4. Risk retention (SECR Art. 6)
Clarifications on eligible retainers (including for NPE and multi-seller conduit structures), on the interaction with cash management and on re-securitisations. The basic 5% net economic interest rule and the five retention options are preserved.
5. STS criteria
Targeted adjustments to homogeneity, to the treatment of restructured loans and to the geographic scope. A continuing fault line is whether homogeneity relief for SME pools should follow a process-based test (common underwriting standards) or an asset-class-based test.
6. Synthetic STS
Expansion of eligible credit-protection providers for unfunded synthetic STS — including (under the Council text) a wider range of insurers and export credit agencies subject to safeguards. The Parliament rapporteur is more cautious on the breadth of access.
7. Third-country issuers
Council mandate accepts alternative disclosure formats for non-EU transactions, provided EU investors receive substantially the same information. The Commission proposal was stricter; Parliament sits in between.
8. Solvency II
Although not formally part of the SECR/CRR package, EIOPA's advice and a parallel Commission delegated-act workstream aim to cut the capital charges for senior STS exposures held by EU insurers — one of the most frequently cited obstacles to a revival of end-investor demand.

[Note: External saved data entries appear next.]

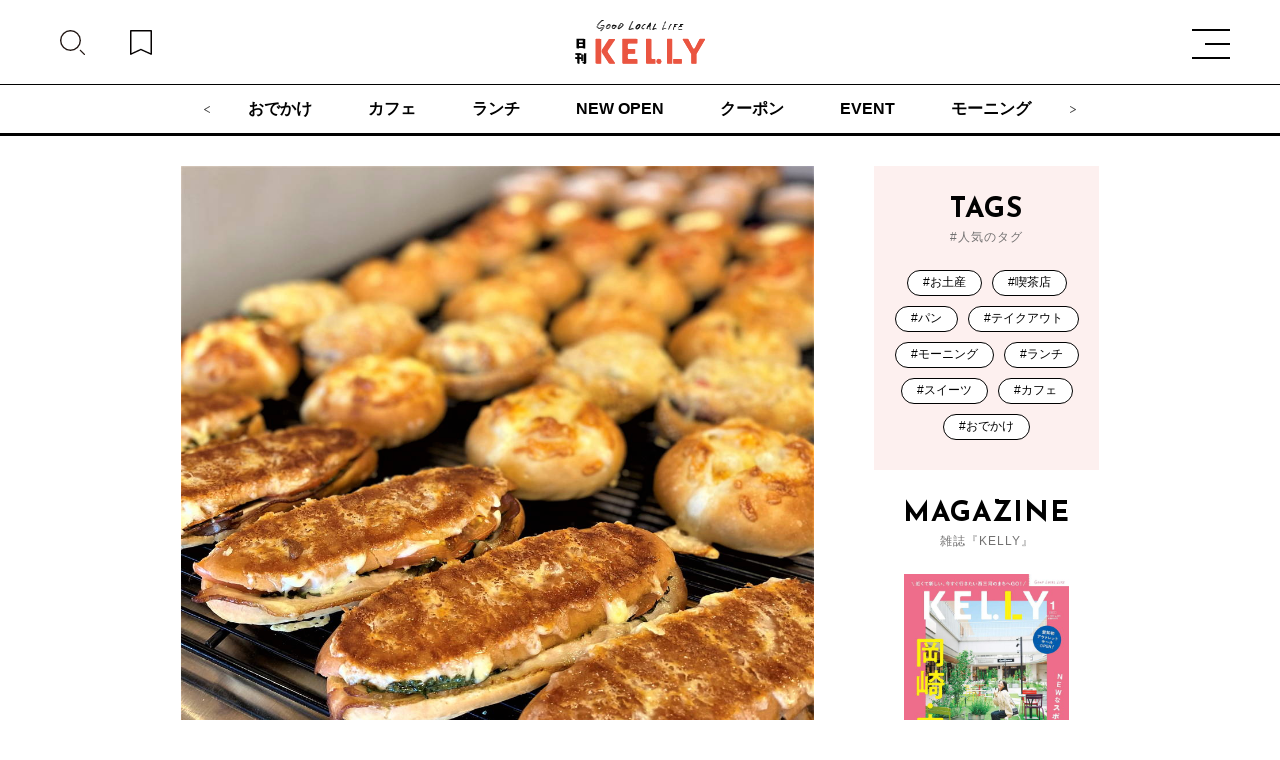

--- FILE ---
content_type: image/svg+xml
request_url: https://kelly-net.jp/kelly_cms2021/wp-content/themes/kelly2021/image/line_icon_black.svg
body_size: 509
content:
<svg xmlns="http://www.w3.org/2000/svg" viewBox="0 0 54.57 51.98"><defs><style>.cls-1{fill-rule:evenodd;}</style></defs><g id="レイヤー_2" data-name="レイヤー 2"><g id="レイヤー_1-2" data-name="レイヤー 1"><path class="cls-1" d="M52.05,12.83a23.81,23.81,0,0,0-9.73-9.17A31.6,31.6,0,0,0,25.47.05a31.45,31.45,0,0,0-11,2.57,25.81,25.81,0,0,0-10,7.52A19.2,19.2,0,0,0,0,21a17,17,0,0,0,.38,5A20.76,20.76,0,0,0,7.64,37.5,26.67,26.67,0,0,0,15.13,42a31.13,31.13,0,0,0,7,1.89,6.85,6.85,0,0,1,2.3.67,1.69,1.69,0,0,1,1,1.29,8.79,8.79,0,0,1-.14,2.66c-.13.78-.28,1.56-.36,2.35s.29,1.2,1,1.17a2.2,2.2,0,0,0,.84-.2c1.12-.54,2.26-1,3.32-1.67a101.06,101.06,0,0,0,14.7-10.47,40.27,40.27,0,0,0,5.82-6.14,19.23,19.23,0,0,0,4-12.21A17.89,17.89,0,0,0,52.05,12.83ZM16.69,29.43c-1.86,0-3.72,0-5.58,0a1.47,1.47,0,0,1-1.39-1.32c0-.08,0-.17,0-.25q0-5.33,0-10.65a1.46,1.46,0,0,1,1.38-1.58,1.48,1.48,0,0,1,1.56,1.52v9.34h3.9A1.42,1.42,0,0,1,18,27.64,1.48,1.48,0,0,1,16.69,29.43Zm5.59-6.89c0,1.79,0,3.58,0,5.36a1.58,1.58,0,0,1-1.2,1.52,1.49,1.49,0,0,1-1.59-.79,1.92,1.92,0,0,1-.19-.81c0-3.52,0-7,0-10.57a1.5,1.5,0,0,1,2-1.54,1.54,1.54,0,0,1,1,1.51C22.29,19,22.28,20.77,22.28,22.54Zm13.07-5.28V27.8a1.49,1.49,0,0,1-2.76.92c-1.77-2.42-3.55-4.83-5.38-7.34v2.71c0,1.28,0,2.57,0,3.85a1.56,1.56,0,0,1-1.27,1.49,1.48,1.48,0,0,1-1.6-1,2.73,2.73,0,0,1-.1-.76V17.42a3,3,0,0,1,.1-.79,1.35,1.35,0,0,1,1.13-1,1.46,1.46,0,0,1,1.52.67l1.66,2.28,3.49,4.76.23.28V17.32A1.67,1.67,0,0,1,32.85,16a1.39,1.39,0,0,1,1.53-.31,1.48,1.48,0,0,1,1,1.29A2.09,2.09,0,0,1,35.35,17.26Zm5.19,3.79h3.57a1.4,1.4,0,0,1,1.4,1.54A1.44,1.44,0,0,1,44,24H40.12v2.49h.42c1.21,0,2.42,0,3.63,0A1.39,1.39,0,0,1,45.51,28a1.45,1.45,0,0,1-1.39,1.42H38.61A1.44,1.44,0,0,1,37.2,28V17a1.4,1.4,0,0,1,1.4-1.4h5.51a1.47,1.47,0,0,1,0,2.93h-4v2.48Z"/></g></g></svg>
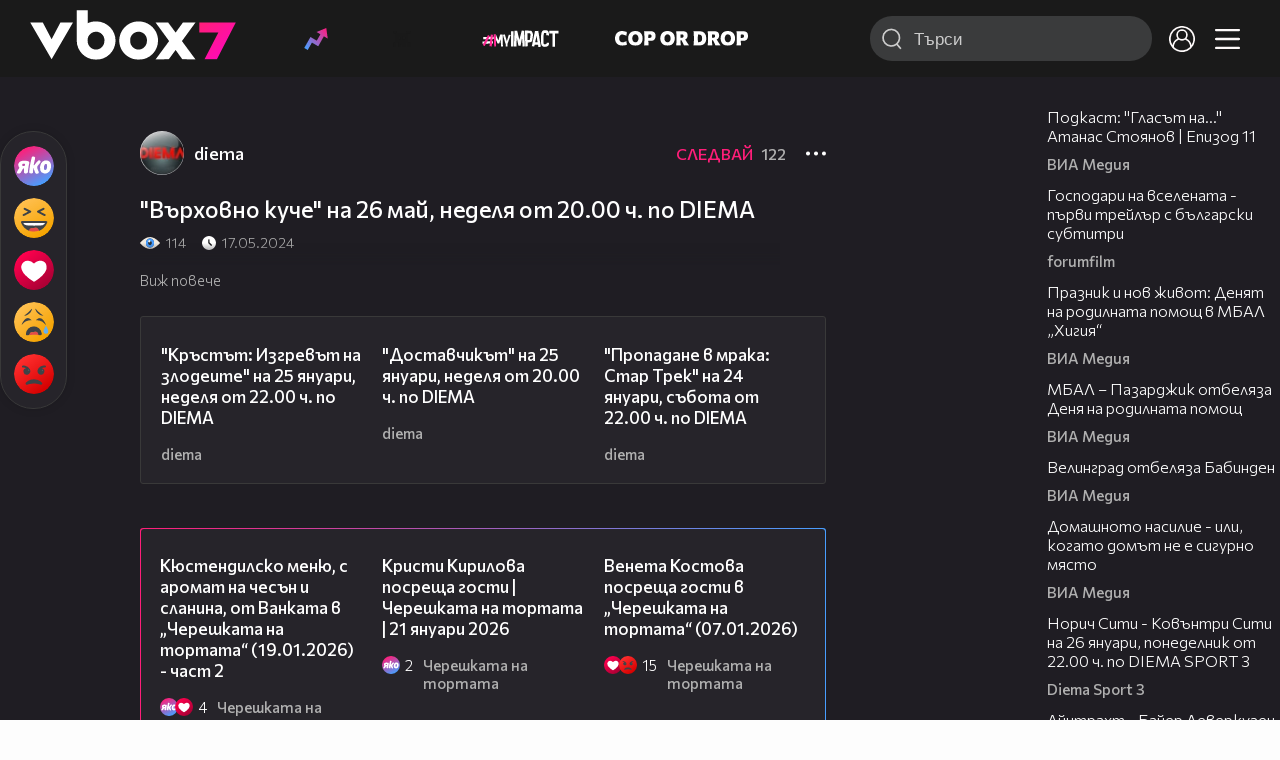

--- FILE ---
content_type: application/javascript; charset=utf-8
request_url: https://fundingchoicesmessages.google.com/f/AGSKWxUnIXVjHo-TyDW8fFMJQNzwvMMaY1RoKeZB5sWxy1BV6uzu6PnMDm7MMqxdxe9IvTvVvureRVfEKgvuj3CKNHiP1fqAXum35U4Y9QQqqxqww6wfh_bqT3nmaeP26AgYWMfwOA0MBlKeTRrxE_IHpfql4s3TBptYWArip4LCUQJqExalG8DvzOtfW5Bc/_/adreclaim-_ads.cgi/adnet./adserving./ad_note.
body_size: -1290
content:
window['3a47abbd-83ed-44ee-b752-f044eeda4529'] = true;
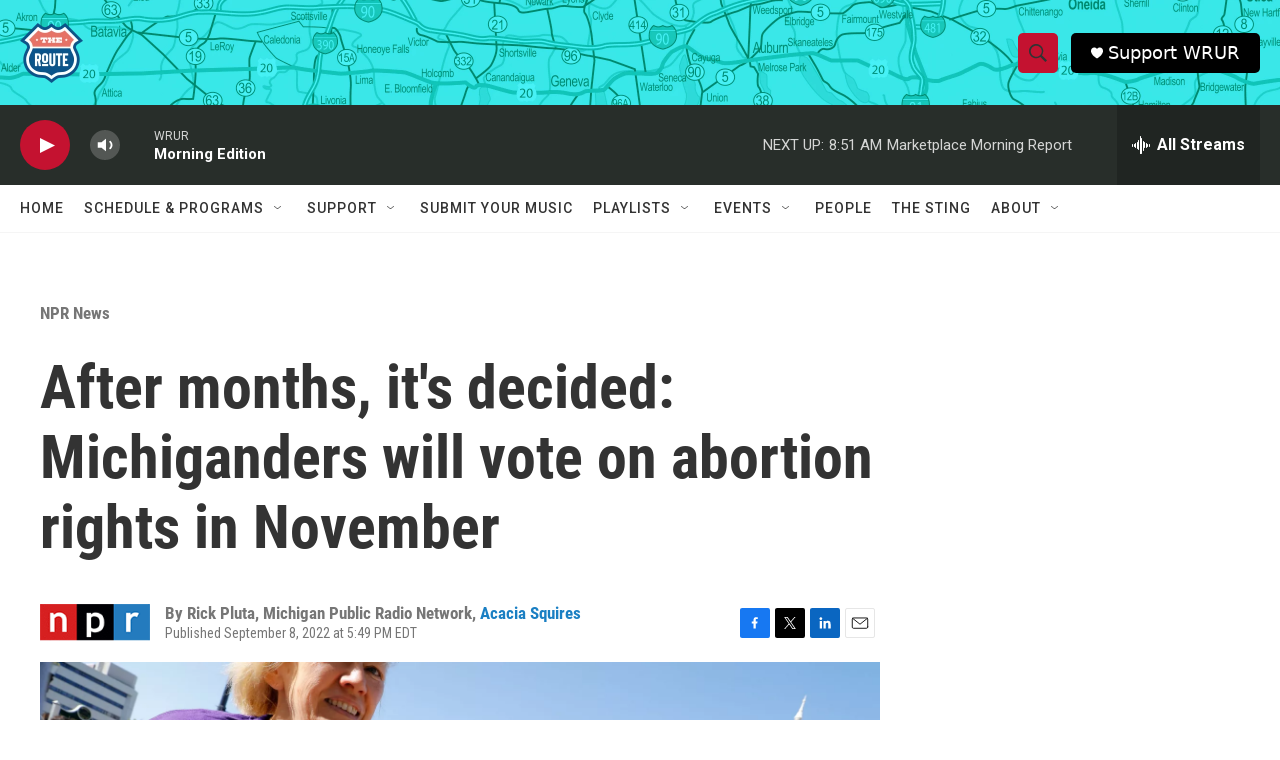

--- FILE ---
content_type: text/html; charset=utf-8
request_url: https://www.google.com/recaptcha/api2/aframe
body_size: 266
content:
<!DOCTYPE HTML><html><head><meta http-equiv="content-type" content="text/html; charset=UTF-8"></head><body><script nonce="8C_8i_54nWiiMbvXO4bYYg">/** Anti-fraud and anti-abuse applications only. See google.com/recaptcha */ try{var clients={'sodar':'https://pagead2.googlesyndication.com/pagead/sodar?'};window.addEventListener("message",function(a){try{if(a.source===window.parent){var b=JSON.parse(a.data);var c=clients[b['id']];if(c){var d=document.createElement('img');d.src=c+b['params']+'&rc='+(localStorage.getItem("rc::a")?sessionStorage.getItem("rc::b"):"");window.document.body.appendChild(d);sessionStorage.setItem("rc::e",parseInt(sessionStorage.getItem("rc::e")||0)+1);localStorage.setItem("rc::h",'1768915138655');}}}catch(b){}});window.parent.postMessage("_grecaptcha_ready", "*");}catch(b){}</script></body></html>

Where Council, Parliament and Commission agree — and diverge
There is broad cross-institutional consensus on the overall direction: lower capital charges on the senior end, proportionate due diligence, a narrower "public" perimeter. The principal points of divergence heading into trilogue concern (i) the architecture of private reporting (securitisation repository versus NCA-only), (ii) the liability and sanction regime for delegated due-diligence tasks, (iii) the SME homogeneity test and (iv) the eligibility of credit-protection providers for synthetic STS. Several technical points on definitions, re-securitisation and ABCP liquidity facilities also remain open.
Indicative timeline
- 17 June 2025 — Commission publishes the legislative package (SECR and CRR amendments) as part of the SIU agenda.
- 12 December 2025 — ECON rapporteur Ralf Seekatz (EPP, DE) presents a draft report.
- 19 December 2025 — Council adopts its general approach (Danish Presidency).
- 27 January 2026 — Approximately 500 amendments tabled by MEPs.
- Early May 2026 — ECON vote expected on the Parliament's negotiating position.
- H2 2026 — Interinstitutional trilogues anticipated.
What practitioners should monitor
- The final CRR calibration — the level of the senior-tranche risk weights and the revised (p)-factor will determine whether the economics actually change for bank investors.
- The private/public boundary — any backsliding towards the Commission's broader definition would sharply increase the compliance perimeter.
- The fate of the Solvency II delegated act — without relief at the insurer end, a structural buy-side remains elusive.
- National-level transposition choices on supervisory reporting and sanctions — variation here could offset the Level 1 harmonisation effort.